The next time I awoke I found myself in a private room. My bed had obviously been moved and my body seemed to be working again. I lifted my new arm in front of my face and inspected it. It was made from hard steel, precisely machined. I still felt weak from the loss of blood. Everything was still sinking in. I hadn't yet fully grasped that my arm was missing and replaced with a machine. My new arm moved without conscious thought. It felt as if nothing had changed. My mind was under such stress and trauma from everything that had happened my current state was almost a void. The door opened slowly and a pair of individuals I had never seen before entered.

"Sergeant Taybor, you're awake! We've been waiting for quite some time." Spoke the older of the two. My name is Marco. Doctor Marco. I'm here representing the state. This is Roy Mustang." Mustang nodded to me. I said nothing. "How does your new arm feel?" Marco asked.

"Fine sir, I have to admit everything is still sinking in." I held up the arm as I replied.

"It will likely take some getting used to. You've been through a lot, but if you don't mind, I'd like to ask you a few questions." Marco sat on the end of my bed. Before I could answer, Mustang spoke up.

"I have some things to attend to Sergeant Taybor. I will return to speak with you if necessary. Please take care." Mustang strode out of the room and quietly shut the door.

"Please excuse him, he really does wish to speak with you. His questions may be more demanding on your psychological being. He will need you in tip top shape." The doctor spoke in a patronizing way. "I'm mostly concerned with your physical being." He motioned towards my new arm. "It's a new model, it should feel completely natural."

"It feels cold, but other than that I feel little difference." I twisted my new fingers around.

"Your muscle was completely severed. Nothing could be done. You never would have recovered." The doctor seemed as if he was trying to justify his decision.

"What about the others?
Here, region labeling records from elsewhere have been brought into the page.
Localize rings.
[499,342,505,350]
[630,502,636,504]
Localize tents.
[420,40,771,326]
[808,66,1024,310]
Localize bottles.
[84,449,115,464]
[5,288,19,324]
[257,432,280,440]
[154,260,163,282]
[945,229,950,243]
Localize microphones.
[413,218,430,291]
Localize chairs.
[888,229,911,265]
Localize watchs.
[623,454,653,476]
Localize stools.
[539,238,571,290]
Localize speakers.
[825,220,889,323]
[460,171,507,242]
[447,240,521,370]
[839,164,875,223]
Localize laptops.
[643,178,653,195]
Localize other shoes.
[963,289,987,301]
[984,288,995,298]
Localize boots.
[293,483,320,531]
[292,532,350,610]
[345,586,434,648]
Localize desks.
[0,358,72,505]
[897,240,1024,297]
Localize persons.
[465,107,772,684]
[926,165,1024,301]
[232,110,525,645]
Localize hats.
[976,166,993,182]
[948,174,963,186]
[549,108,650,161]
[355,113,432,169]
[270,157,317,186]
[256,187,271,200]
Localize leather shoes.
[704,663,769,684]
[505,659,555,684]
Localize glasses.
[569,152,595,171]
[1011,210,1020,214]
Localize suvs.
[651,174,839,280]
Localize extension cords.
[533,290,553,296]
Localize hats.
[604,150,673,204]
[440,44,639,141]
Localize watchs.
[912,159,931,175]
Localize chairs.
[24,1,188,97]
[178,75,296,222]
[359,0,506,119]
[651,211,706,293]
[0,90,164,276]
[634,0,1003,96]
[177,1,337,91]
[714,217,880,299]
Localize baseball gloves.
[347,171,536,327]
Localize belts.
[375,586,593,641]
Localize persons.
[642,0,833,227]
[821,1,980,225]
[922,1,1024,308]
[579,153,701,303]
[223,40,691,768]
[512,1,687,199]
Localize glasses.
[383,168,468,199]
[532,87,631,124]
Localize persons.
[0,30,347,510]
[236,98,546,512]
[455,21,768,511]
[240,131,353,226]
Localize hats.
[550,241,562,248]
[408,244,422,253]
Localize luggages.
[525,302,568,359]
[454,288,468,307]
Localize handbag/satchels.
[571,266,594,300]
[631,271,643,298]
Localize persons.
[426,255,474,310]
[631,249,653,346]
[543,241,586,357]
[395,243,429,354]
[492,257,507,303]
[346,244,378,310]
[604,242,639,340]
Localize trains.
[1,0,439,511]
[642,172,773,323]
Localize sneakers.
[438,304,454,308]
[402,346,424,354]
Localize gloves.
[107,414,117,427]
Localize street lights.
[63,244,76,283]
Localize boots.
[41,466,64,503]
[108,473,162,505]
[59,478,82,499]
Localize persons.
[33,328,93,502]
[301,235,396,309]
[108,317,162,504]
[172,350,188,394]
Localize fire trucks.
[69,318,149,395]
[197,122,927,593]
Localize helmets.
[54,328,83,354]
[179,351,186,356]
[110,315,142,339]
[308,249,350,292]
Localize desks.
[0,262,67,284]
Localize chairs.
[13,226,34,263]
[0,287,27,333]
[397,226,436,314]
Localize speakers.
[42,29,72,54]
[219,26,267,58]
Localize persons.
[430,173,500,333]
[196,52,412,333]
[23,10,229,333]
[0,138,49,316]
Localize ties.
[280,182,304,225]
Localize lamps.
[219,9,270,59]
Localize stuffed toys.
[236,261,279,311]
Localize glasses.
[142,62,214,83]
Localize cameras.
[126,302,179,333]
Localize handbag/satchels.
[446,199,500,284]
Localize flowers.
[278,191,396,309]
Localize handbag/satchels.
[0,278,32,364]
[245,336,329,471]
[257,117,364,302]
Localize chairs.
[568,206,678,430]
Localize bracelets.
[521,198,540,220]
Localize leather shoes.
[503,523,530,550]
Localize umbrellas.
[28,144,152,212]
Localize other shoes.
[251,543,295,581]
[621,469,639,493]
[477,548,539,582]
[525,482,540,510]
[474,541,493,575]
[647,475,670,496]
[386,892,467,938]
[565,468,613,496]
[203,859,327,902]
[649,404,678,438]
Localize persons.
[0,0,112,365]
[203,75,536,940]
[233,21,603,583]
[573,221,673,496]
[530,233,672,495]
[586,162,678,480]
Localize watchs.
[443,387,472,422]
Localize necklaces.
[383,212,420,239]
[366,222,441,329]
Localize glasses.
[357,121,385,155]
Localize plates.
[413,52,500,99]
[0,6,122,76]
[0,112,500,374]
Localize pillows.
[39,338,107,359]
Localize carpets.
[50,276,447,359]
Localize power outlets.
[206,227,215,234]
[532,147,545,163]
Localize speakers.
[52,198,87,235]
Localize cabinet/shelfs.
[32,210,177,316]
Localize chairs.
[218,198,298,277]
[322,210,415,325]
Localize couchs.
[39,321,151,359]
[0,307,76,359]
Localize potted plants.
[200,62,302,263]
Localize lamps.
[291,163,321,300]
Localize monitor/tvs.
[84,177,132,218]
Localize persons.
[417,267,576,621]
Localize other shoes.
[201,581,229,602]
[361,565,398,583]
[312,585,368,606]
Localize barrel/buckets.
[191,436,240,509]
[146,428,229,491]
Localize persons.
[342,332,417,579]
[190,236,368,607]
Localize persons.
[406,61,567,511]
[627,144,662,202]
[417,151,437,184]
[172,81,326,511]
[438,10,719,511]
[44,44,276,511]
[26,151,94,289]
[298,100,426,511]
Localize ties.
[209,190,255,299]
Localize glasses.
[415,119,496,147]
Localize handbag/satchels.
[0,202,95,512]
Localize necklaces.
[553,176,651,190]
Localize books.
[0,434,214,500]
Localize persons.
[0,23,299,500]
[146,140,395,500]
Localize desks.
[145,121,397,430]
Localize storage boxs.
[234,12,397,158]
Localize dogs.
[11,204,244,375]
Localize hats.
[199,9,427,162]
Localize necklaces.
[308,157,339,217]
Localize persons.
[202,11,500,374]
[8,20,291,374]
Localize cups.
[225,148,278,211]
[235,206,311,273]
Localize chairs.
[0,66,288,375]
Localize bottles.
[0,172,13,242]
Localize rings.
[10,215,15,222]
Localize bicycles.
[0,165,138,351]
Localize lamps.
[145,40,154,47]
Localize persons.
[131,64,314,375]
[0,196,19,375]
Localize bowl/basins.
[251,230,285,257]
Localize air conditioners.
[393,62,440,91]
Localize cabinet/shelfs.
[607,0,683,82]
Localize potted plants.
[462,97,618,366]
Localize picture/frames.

The convoy?" I already knew the answer, but there was a chance the Lieutenant had survived. Hidden his wounded body with the dead. Waited for the relief column.

"By the time relief showed up, the bodies had been taken away. It took hours for division to break through. If you want information on the actual order of battle, you'll have to ask Mustang." He turned away. "I'll be back to check on you in a couple of hours. You should be well enough to walk by tomorrow. You'll be going back to the line the day after at the latest." The expression on my face drove him from the room. He left quietly, yet he smiled as he closed the door. It was a sincere smile.

Hours passed. Lunch was brought to me, yet I ate little. The IV running into my left arm would nourish me. I thought about many things, and realized up until this point, I had thought little of the enemy. I hadn't cast any hate on them. Maybe I had realized that we were in the wrong. We were fighting for ideals, and they were fighting for their way of life. They would charge head first into 20mm cannons. Into an army of highly trained professional soldiers with the best equipment. I rolled over in my uncomfortable bed. Sleep would not come to me this time. Again, the drugs had worn off and I was left to fend for my own psychological being. I could hear our artillery pounding away. They had been firing for days; the barrels would have been replaced several times. We came here as peacekeepers, and now our guns were targeting this holy city without any inhibition. Women, children, the elderly. It was no longer their concern.